Un point de vue partagé et salué par Pierre Gattaz, ancien président du Medef, invité sur BFMTV ce mercredi. Interrogé sur les propos de Bernard Arnault, l’ex-patron de l’organisation patronale a jugé qu’il avait «tout à fait raison», dénonçant «une ambiance terrible pour les entreprises depuis la dissolution» et critiquant le trop grand nombre de taxes. Puis, il n’a pas hésité à comparer le dirigeant de LVMH à une icône du sport : «Bernard Arnault, c’est un Zidane de l’économie», a-t-il lancé. Selon lui, l’impact de LVMH va bien au-delà de l’entreprise elle-même.

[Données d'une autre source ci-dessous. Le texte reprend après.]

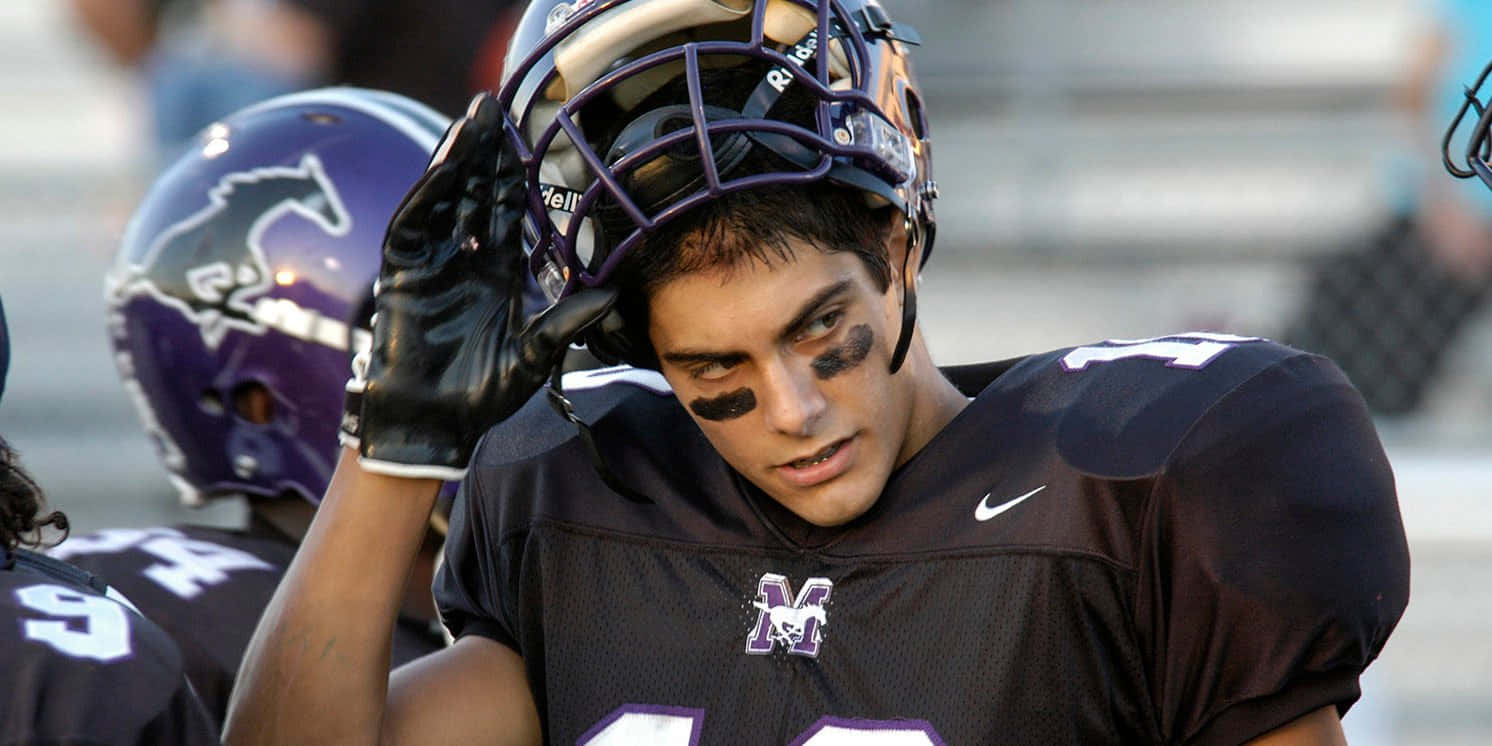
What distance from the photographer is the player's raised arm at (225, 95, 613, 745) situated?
1.82 metres

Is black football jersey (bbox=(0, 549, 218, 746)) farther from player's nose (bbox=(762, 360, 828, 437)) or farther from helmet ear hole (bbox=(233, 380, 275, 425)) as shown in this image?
helmet ear hole (bbox=(233, 380, 275, 425))

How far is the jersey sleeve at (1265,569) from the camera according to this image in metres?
1.68

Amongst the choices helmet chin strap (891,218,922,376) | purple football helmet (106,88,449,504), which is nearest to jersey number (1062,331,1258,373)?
helmet chin strap (891,218,922,376)

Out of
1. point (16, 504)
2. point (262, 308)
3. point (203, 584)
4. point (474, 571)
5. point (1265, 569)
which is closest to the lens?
point (16, 504)

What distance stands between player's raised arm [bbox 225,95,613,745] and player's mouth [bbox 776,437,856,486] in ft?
0.77

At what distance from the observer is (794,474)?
1.83 metres

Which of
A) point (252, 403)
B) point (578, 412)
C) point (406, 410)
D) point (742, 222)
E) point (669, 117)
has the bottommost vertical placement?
point (252, 403)

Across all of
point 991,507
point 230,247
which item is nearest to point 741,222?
point 991,507

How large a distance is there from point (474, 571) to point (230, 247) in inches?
28.1

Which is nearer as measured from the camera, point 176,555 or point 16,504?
point 16,504

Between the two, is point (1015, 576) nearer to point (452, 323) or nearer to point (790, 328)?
point (790, 328)

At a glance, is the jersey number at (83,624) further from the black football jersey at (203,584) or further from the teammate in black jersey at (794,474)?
the black football jersey at (203,584)

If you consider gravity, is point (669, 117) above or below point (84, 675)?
above

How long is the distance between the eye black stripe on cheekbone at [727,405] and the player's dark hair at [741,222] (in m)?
0.11
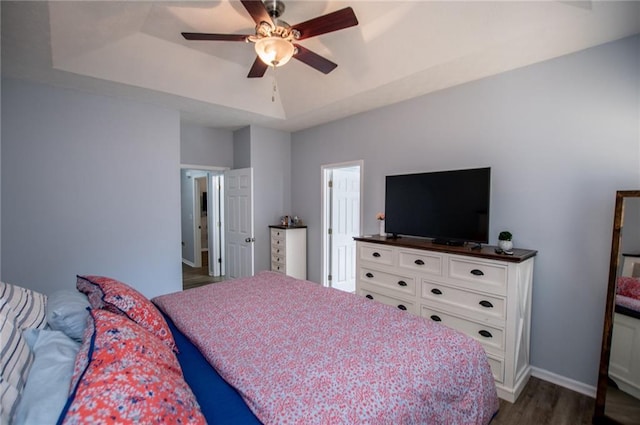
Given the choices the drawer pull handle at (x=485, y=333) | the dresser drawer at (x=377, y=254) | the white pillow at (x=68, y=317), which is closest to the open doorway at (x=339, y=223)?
the dresser drawer at (x=377, y=254)

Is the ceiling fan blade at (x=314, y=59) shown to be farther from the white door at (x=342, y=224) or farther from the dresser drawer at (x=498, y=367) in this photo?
the dresser drawer at (x=498, y=367)

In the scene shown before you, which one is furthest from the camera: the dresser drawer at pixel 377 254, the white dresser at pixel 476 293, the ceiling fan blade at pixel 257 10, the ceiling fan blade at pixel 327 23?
the dresser drawer at pixel 377 254

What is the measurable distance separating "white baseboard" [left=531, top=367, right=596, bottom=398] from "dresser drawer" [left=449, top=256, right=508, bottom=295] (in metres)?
0.91

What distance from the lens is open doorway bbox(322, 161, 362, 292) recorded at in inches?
170

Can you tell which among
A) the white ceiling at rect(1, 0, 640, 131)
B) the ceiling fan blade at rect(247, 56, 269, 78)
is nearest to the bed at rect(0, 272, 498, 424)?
the ceiling fan blade at rect(247, 56, 269, 78)

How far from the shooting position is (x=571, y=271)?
7.39 ft

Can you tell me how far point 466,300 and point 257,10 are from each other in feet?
8.42

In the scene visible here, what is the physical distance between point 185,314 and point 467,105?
2963mm

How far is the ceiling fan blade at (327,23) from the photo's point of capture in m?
1.75

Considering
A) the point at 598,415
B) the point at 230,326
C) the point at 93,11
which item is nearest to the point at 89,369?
the point at 230,326

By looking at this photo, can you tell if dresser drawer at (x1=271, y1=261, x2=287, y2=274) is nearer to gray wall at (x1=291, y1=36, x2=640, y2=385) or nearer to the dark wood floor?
gray wall at (x1=291, y1=36, x2=640, y2=385)

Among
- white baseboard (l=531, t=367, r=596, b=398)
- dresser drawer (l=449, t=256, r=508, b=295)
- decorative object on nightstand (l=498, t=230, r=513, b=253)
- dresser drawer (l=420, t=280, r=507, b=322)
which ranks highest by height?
decorative object on nightstand (l=498, t=230, r=513, b=253)

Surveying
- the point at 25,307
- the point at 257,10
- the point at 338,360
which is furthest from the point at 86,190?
the point at 338,360

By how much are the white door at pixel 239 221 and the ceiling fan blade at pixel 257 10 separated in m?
2.50
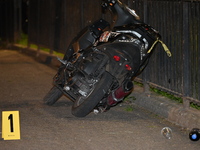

«Un héros de l’économie française !»

«Il a créé 40 000 emplois et fait vivre 40 000 familles, juste sur LVMH, ce qui veut dire qu’avec tous les sous-traitants qui travaillent pour LVMH, c’est peut-être 100 000, 200 000, 300 000 emplois», a-t-il souligné. Avant d’ajouter : «Ce type-là est un héros de l’économie française ! Il en faudrait 15 de Bernard Arnault

L’ancien patron du Medef a également profité de l’occasion pour critiquer l’enseignement de l’économie en France. Selon lui, «on enseigne extrêmement mal l’économie depuis quarante ans». «On ne peut faire que du social que s’il y a l’économie qui marche», a-t-il soutenu.